Start of Provided text

‘Like stepping into someone’s home’: readers’ favourite underrated restaurants, from Plymouth to Wirral | Food

The food writer Jonathan Nunn recently published London Feeds Itself, a collection of essays about the capital’s overlooked and underrated places. He celebrates where we really eat, from the local Chinese to the housing estate chippy. We asked readers to name their favourite places around the country.

The High Pavement in Frome, Somerset

The High Pavement restaurant in Frome

This tapas restaurant is absolutely gorgeous. You feel like you are stepping into someone’s home; it has a very personal feel. I think it started as a pop-up some years ago. The food is amazing. The owner spent time travelling in Spain, I believe, and that’s where her inspiration comes from. There is an account for the High Pavement on Instagram but please visit and try it for yourself. Kelly, 45, Somerset

Figo’s Mediterranean Kitchen in West Kirby on Wirral

Martijn and Nicola van der Voort.

End of Provided text

● Exercises:
A. According to the restaurant article, what book did Jonathan Nunn recently publish?
B. In the restaurant article, why does the reader from Somerset say that going to the High Pavement is like stepping into someone's home?
The listing after this article is separate material.

Start of Data supplied

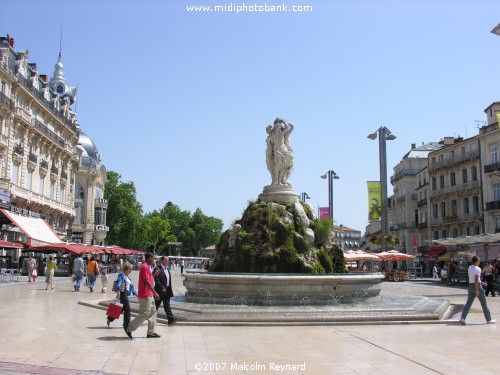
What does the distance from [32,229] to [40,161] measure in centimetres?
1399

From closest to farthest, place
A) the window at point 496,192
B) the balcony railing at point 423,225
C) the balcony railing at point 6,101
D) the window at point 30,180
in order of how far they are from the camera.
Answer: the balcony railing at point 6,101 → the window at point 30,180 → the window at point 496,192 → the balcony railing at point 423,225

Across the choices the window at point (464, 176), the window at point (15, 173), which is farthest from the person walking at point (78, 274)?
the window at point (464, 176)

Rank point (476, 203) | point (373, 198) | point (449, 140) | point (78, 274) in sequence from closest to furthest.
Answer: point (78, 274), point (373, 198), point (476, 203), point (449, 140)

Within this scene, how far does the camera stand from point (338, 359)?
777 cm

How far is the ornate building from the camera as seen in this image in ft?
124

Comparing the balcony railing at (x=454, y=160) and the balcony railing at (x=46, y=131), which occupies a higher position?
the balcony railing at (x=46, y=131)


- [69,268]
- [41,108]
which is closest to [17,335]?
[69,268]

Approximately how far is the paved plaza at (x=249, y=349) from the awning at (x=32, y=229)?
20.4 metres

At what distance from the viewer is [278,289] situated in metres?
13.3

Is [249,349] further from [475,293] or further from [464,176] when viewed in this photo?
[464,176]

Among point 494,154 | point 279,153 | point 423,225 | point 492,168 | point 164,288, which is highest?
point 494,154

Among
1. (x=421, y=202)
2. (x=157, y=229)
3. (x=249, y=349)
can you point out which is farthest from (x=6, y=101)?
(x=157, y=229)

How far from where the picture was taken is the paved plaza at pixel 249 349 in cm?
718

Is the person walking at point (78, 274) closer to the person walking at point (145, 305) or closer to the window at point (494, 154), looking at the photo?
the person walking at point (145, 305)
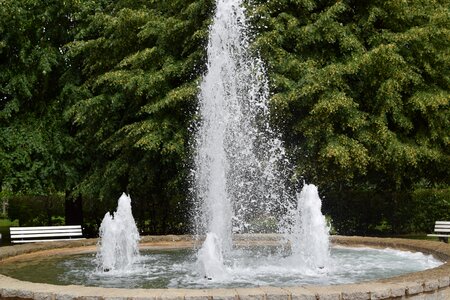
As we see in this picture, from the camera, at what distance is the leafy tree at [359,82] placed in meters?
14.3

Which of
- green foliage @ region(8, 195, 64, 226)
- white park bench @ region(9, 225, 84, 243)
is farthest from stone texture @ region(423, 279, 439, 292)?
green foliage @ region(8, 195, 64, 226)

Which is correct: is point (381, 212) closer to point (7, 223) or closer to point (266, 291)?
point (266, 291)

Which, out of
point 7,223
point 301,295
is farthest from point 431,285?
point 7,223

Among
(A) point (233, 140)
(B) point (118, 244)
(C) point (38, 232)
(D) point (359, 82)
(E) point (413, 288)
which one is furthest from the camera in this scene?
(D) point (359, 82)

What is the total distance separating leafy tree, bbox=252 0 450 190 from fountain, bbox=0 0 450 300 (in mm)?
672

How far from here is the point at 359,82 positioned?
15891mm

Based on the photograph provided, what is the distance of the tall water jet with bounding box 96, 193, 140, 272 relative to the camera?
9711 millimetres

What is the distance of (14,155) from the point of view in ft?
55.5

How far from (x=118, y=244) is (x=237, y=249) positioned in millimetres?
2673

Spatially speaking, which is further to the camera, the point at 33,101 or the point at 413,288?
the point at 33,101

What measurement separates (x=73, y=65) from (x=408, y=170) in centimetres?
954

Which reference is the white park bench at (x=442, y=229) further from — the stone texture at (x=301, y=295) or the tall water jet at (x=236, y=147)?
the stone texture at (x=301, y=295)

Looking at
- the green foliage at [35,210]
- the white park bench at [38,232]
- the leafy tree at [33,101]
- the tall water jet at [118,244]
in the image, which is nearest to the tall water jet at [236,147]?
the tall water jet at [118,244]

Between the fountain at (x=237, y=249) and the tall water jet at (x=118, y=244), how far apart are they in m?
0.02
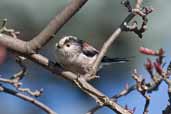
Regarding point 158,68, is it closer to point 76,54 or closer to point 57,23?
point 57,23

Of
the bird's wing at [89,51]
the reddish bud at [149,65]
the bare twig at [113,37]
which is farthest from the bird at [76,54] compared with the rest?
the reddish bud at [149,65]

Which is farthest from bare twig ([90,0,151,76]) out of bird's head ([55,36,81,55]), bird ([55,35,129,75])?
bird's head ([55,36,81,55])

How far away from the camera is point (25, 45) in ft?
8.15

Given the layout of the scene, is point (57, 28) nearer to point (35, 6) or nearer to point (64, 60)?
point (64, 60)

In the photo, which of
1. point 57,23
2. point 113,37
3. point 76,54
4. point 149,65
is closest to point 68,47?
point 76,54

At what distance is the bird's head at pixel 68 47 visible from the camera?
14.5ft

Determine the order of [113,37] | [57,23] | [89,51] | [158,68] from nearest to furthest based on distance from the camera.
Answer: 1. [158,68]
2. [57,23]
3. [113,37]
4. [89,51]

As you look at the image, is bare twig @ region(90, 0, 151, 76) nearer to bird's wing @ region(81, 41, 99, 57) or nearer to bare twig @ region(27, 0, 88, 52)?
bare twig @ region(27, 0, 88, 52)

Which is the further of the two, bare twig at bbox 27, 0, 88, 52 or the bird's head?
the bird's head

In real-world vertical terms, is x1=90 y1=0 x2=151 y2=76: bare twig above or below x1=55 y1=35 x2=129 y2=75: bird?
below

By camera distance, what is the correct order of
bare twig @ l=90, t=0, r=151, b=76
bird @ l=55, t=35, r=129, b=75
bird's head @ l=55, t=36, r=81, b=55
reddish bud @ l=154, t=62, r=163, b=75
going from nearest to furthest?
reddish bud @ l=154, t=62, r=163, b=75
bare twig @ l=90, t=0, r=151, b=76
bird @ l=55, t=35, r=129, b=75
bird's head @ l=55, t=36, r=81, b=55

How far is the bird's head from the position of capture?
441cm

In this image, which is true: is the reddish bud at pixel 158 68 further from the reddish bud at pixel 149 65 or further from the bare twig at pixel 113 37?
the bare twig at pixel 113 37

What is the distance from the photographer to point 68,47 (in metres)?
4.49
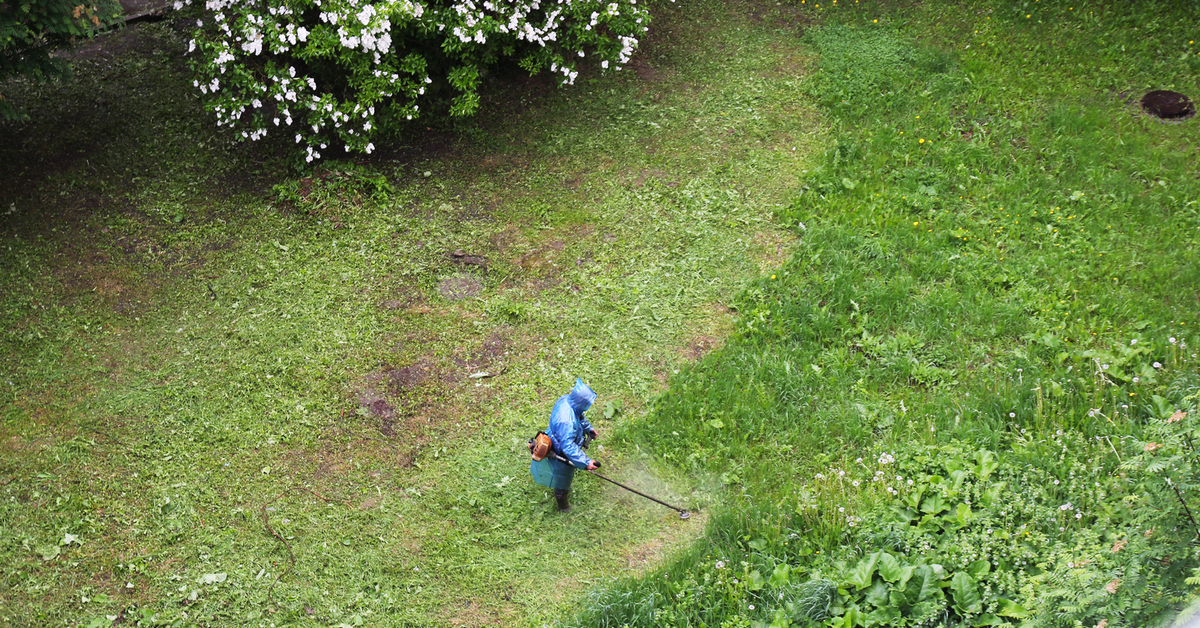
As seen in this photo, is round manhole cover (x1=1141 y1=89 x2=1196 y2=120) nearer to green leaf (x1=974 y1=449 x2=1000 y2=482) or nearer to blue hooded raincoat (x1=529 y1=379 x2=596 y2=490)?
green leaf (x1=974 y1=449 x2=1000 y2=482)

End of Data supplied

● Solutions by task:
A. He published London Feeds Itself, a collection of essays about London's overlooked and underrated places.

B. The reader says the tapas restaurant has a very personal feel, and that is what makes a visit feel like stepping into someone's home.